Nothing may be dropped. Retype the whole listing exactly.
BEGIN Records for this exercise
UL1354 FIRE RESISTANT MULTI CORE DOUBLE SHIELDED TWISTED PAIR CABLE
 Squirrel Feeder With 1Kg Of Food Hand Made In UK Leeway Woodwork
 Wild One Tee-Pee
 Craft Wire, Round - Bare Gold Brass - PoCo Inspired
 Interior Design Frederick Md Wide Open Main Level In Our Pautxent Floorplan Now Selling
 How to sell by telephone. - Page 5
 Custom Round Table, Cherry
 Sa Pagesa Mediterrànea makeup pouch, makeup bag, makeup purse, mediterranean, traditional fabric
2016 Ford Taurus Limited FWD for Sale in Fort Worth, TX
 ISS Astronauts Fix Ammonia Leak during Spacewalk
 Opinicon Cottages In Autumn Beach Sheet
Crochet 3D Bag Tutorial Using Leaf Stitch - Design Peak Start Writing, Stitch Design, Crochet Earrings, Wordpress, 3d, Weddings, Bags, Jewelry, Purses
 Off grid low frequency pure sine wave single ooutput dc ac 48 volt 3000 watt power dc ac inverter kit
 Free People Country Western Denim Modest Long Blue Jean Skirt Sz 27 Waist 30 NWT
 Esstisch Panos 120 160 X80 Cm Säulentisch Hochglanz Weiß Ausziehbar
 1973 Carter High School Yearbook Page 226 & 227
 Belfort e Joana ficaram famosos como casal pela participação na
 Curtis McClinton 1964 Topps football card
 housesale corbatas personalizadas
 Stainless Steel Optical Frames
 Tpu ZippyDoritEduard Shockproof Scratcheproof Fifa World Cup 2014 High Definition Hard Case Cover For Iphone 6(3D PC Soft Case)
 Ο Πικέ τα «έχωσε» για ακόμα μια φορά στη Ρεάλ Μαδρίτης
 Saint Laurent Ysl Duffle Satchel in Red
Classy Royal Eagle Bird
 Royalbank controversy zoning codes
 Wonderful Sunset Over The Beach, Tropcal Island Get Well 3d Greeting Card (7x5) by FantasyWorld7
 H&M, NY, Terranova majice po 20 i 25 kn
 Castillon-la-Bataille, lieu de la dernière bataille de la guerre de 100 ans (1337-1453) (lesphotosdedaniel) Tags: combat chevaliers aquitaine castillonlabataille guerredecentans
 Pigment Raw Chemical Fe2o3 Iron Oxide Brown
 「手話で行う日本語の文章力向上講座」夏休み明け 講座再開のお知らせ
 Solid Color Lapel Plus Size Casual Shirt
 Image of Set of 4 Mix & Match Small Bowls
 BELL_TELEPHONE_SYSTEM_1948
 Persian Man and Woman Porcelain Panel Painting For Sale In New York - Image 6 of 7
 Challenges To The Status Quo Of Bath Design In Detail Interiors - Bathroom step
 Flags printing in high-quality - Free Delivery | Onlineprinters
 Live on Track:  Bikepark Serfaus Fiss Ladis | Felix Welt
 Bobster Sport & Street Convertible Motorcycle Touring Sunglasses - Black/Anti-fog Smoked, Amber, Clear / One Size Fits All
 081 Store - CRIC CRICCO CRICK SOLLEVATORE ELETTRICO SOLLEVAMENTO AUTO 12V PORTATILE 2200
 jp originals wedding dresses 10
END Records for this exercise
— Result for this task —
UL1354 FIRE RESISTANT MULTI CORE DOUBLE SHIELDED TWISTED PAIR CABLE
 Squirrel Feeder With 1Kg Of Food Hand Made In UK Leeway Woodwork
 Wild One Tee-Pee
 Craft Wire, Round - Bare Gold Brass - PoCo Inspired
 Interior Design Frederick Md Wide Open Main Level In Our Pautxent Floorplan Now Selling
 How to sell by telephone. - Page 5
 Custom Round Table, Cherry
 Sa Pagesa Mediterrànea makeup pouch, makeup bag, makeup purse, mediterranean, traditional fabric
2016 Ford Taurus Limited FWD for Sale in Fort Worth, TX
 ISS Astronauts Fix Ammonia Leak during Spacewalk
 Opinicon Cottages In Autumn Beach Sheet
Crochet 3D Bag Tutorial Using Leaf Stitch - Design Peak Start Writing, Stitch Design, Crochet Earrings, Wordpress, 3d, Weddings, Bags, Jewelry, Purses
 Off grid low frequency pure sine wave single ooutput dc ac 48 volt 3000 watt power dc ac inverter kit
 Free People Country Western Denim Modest Long Blue Jean Skirt Sz 27 Waist 30 NWT
 Esstisch Panos 120 160 X80 Cm Säulentisch Hochglanz Weiß Ausziehbar
 1973 Carter High School Yearbook Page 226 & 227
 Belfort e Joana ficaram famosos como casal pela participação na
 Curtis McClinton 1964 Topps football card
 housesale corbatas personalizadas
 Stainless Steel Optical Frames
 Tpu ZippyDoritEduard Shockproof Scratcheproof Fifa World Cup 2014 High Definition Hard Case Cover For Iphone 6(3D PC Soft Case)
 Ο Πικέ τα «έχωσε» για ακόμα μια φορά στη Ρεάλ Μαδρίτης
 Saint Laurent Ysl Duffle Satchel in Red
Classy Royal Eagle Bird
 Royalbank controversy zoning codes
 Wonderful Sunset Over The Beach, Tropcal Island Get Well 3d Greeting Card (7x5) by FantasyWorld7
 H&M, NY, Terranova majice po 20 i 25 kn
 Castillon-la-Bataille, lieu de la dernière bataille de la guerre de 100 ans (1337-1453) (lesphotosdedaniel) Tags: combat chevaliers aquitaine castillonlabataille guerredecentans
 Pigment Raw Chemical Fe2o3 Iron Oxide Brown
 「手話で行う日本語の文章力向上講座」夏休み明け 講座再開のお知らせ
 Solid Color Lapel Plus Size Casual Shirt
 Image of Set of 4 Mix & Match Small Bowls
 BELL_TELEPHONE_SYSTEM_1948
 Persian Man and Woman Porcelain Panel Painting For Sale In New York - Image 6 of 7
 Challenges To The Status Quo Of Bath Design In Detail Interiors - Bathroom step
 Flags printing in high-quality - Free Delivery | Onlineprinters
 Live on Track:  Bikepark Serfaus Fiss Ladis | Felix Welt
 Bobster Sport & Street Convertible Motorcycle Touring Sunglasses - Black/Anti-fog Smoked, Amber, Clear / One Size Fits All
 081 Store - CRIC CRICCO CRICK SOLLEVATORE ELETTRICO SOLLEVAMENTO AUTO 12V PORTATILE 2200
 jp originals wedding dresses 10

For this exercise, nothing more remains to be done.